Bir de aynı komutan eşi iç çamaşırı reyonunda istediği marka don ve sütyeni bulamayınca bir askeri İstanbul'dan istenilen marka don ve sütyenlerden almak için görevlendirdik. Gitti, aldı, geldi. Bunları niye kendileri dışarıdan almazlar demeyin. Komutan marketten ne alsa beleş.

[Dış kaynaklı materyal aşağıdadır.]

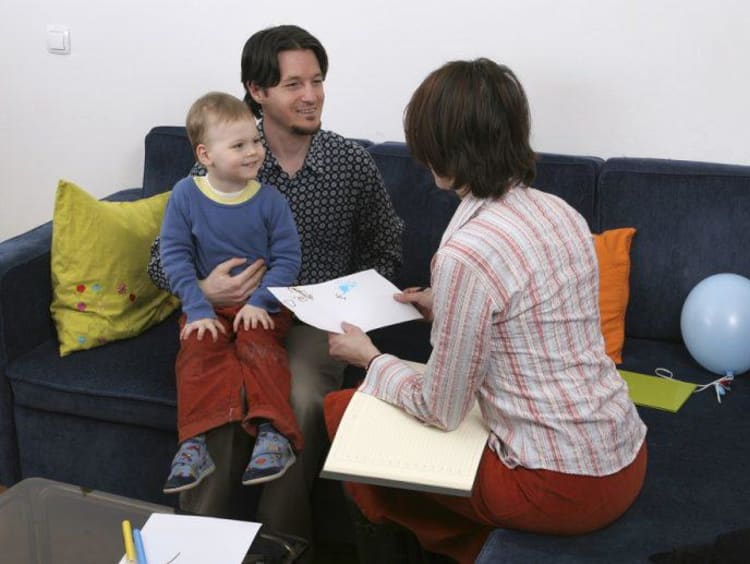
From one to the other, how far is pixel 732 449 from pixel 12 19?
257cm

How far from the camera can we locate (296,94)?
2.26 meters

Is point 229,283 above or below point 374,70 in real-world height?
below

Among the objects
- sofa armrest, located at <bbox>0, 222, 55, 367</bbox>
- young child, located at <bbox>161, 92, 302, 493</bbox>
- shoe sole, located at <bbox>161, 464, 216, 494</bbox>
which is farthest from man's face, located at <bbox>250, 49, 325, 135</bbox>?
shoe sole, located at <bbox>161, 464, 216, 494</bbox>

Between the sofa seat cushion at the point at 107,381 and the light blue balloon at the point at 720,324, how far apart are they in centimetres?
119

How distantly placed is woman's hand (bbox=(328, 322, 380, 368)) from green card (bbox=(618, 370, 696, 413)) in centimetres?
67

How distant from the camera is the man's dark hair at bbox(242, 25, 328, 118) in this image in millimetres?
2262

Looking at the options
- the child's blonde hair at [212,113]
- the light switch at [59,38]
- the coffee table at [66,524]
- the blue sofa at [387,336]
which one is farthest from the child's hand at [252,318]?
the light switch at [59,38]

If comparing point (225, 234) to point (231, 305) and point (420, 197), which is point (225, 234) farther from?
point (420, 197)

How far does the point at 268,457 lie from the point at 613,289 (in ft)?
3.03

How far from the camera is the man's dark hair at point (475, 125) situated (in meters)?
1.55

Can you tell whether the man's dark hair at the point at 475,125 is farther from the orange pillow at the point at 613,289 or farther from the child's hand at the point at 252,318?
the orange pillow at the point at 613,289

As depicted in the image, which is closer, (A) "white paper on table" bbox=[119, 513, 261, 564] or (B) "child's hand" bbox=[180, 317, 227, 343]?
(A) "white paper on table" bbox=[119, 513, 261, 564]

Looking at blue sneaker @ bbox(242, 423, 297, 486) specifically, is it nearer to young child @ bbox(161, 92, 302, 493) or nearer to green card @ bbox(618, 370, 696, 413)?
young child @ bbox(161, 92, 302, 493)

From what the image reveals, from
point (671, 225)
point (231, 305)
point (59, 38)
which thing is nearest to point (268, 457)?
point (231, 305)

Bana garip gelen bir şey de komutan eşi askeri otobüse binince rütbeli rütbesiz, çoluk çocuk herkes ayağa kalkardı. Yalakalık diz boyu. Kim asker kim değil, belli değil. Bırakın eşleri , çocukların arasında bile rütbeler konuşurdu. Vah vatanım vah. İnşallah düzelir.